Com efeito, não faltam os exemplos de obras que se apresentam como de investigação histórica e que não foram capazes de fugir à tentação de afeiçoar os acontecimentos ou a sua interpretação, muito subjectiva, às conveniências das posições que os seus autores sustentam no presente da nossa vida político-partidária. Não falta também quem, historiando nos dias de hoje, se sinta tentado a reenquadrar, a retocar ou a "perdoar" certos protagonismos menos felizes que possa ter tido nos dias de ontem.

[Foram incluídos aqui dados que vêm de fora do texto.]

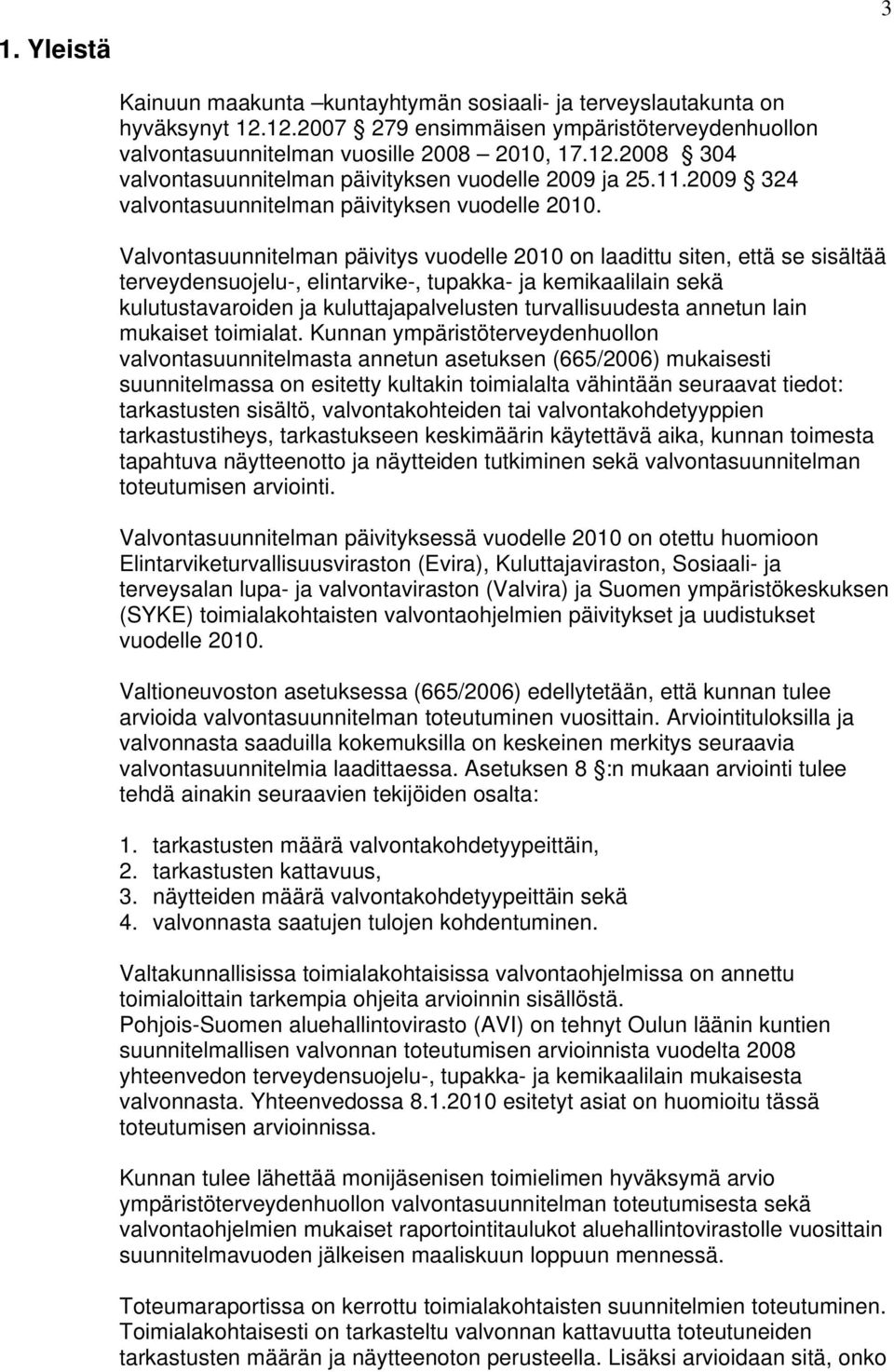 3

1. Yleistä

Kainuun maakunta –kuntayhtymän sosiaali- ja terveyslautakunta on hyväksynyt 12.12.2007 § 279 ensimmäisen ympäristöterveydenhuollon valvontasuunnitelman vuosille 2008 – 2010, 17.12.2008 § 304 valvontasuunnitelman päivityksen vuodelle 2009 ja 25.11.2009 § 324 valvontasuunnitelman päivityksen vuodelle 2010.

Valvontasuunnitelman päivitys vuodelle 2010 on laadittu siten, että se sisältää terveydensuojelu-, elintarvike-, tupakka- ja kemikaalilain sekä kulutustavaroiden ja kuluttajapalvelusten turvallisuudesta annetun lain mukaiset toimialat. Kunnan ympäristöterveydenhuollon valvontasuunnitelmasta annetun asetuksen (665/2006) mukaisesti suunnitelmassa on esitetty kultakin toimialalta vähintään seuraavat tiedot: tarkastusten sisältö, valvontakohteiden tai valvontakohdetyyppien tarkastustiheys, tarkastukseen keskimäärin käytettävä aika, kunnan toimesta tapahtuva näytteenotto ja näytteiden tutkiminen sekä valvontasuunnitelman toteutumisen arviointi.

Valvontasuunnitelman päivityksessä vuodelle 2010 on otettu huomioon Elintarviketurvallisuusviraston (Evira), Kuluttajaviraston, Sosiaali- ja terveysalan lupa- ja valvontaviraston (Valvira) ja Suomen ympäristökeskuksen (SYKE) toimialakohtaisten valvontaohjelmien päivitykset ja uudistukset vuodelle 2010.

Valtioneuvoston asetuksessa (665/2006) edellytetään, että kunnan tulee arvioida valvontasuunnitelman toteutuminen vuosittain. Arviointituloksilla ja valvonnasta saaduilla kokemuksilla on keskeinen merkitys seuraavia valvontasuunnitelmia laadittaessa. Asetuksen 8 §:n mukaan arviointi tulee tehdä ainakin seuraavien tekijöiden osalta:

1. tarkastusten määrä valvontakohdetyypeittäin,
2. tarkastusten kattavuus,
3. näytteiden määrä valvontakohdetyypeittäin sekä
4. valvonnasta saatujen tulojen kohdentuminen.

Valtakunnallisissa toimialakohtaisissa valvontaohjelmissa on annettu toimialoittain tarkempia ohjeita arvioinnin sisällöstä.
Pohjois-Suomen aluehallintovirasto (AVI) on tehnyt Oulun läänin kuntien suunnitelmallisen valvonnan toteutumisen arvioinnista vuodelta 2008 yhteenvedon terveydensuojelu-, tupakka- ja kemikaalilain mukaisesta valvonnasta. Yhteenvedossa 8.1.2010 esitetyt asiat on huomioitu tässä toteutumisen arvioinnissa.

Kunnan tulee lähettää monijäsenisen toimielimen hyväksymä arvio ympäristöterveydenhuollon valvontasuunnitelman toteutumisesta sekä valvontaohjelmien mukaiset raportointitaulukot aluehallintovirastolle vuosittain suunnitelmavuoden jälkeisen maaliskuun loppuun mennessä.

Toteumaraportissa on kerrottu toimialakohtaisten suunnitelmien toteutuminen. Toimialakohtaisesti on tarkasteltu valvonnan kattavuutta toteutuneiden tarkastusten määrän ja näytteenoton perusteella. Lisäksi arvioidaan sitä, onko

É evidente o risco de se querer ver o passado à luz da relação actual das forças que lutaram contra a ditadura e nessa medida atribuir à corrente socialista um papel proeminente que não teve e não podia ter tido, entre outras razões pela sua tardia fundação como partido.
Por isso, não é de mais chamar a atenção para eventuais e injustas mutilações ou adulterações históricas que possam ser cometidas por alguns projectos de investigação em curso, a que não se negam boas e científicas intenções, se não tiverem à partida uma visão plural do que verdadeiramente se passou.
A multiplicidade de testemunhos pessoalmente vividos só pode ajudar a vivificar o debate interpretativo e a robustecer essa indispensável visão plural.
A evocação da história é sempre inspiradora. A luta dos comunistas portugueses ajuda-os, com certeza, a encontrar as respostas mais adequadas ao presente e as propostas inovadoras para o futuro, tão necessárias à causa do socialismo.
A tudo isto obedecem as páginas que se seguem e que pretendem ser, por fim, uma pequenina achega para o 25º aniversário da Revolução de Abril, a celebrar no próximo ano.

Notas:
(1) Foi publicado, no entanto, no Avante!, de 26-06-97, embora com outro título o texto sobre a fuga do Aljube. Os textos intitulados «O princípio do fim» e «Propagação das greves» também aproveitam largamente artigos que publiquei anteriormente no Avante!, noutras versões e com outro título.

(2) Torcato Sepúlveda no Semanário de 21-02-98.


* Do prefácio de Tempo de Subversão, Páginas Vividas da Resistência, Carlos Brito, Edições «Avante!», Lisboa, 1998.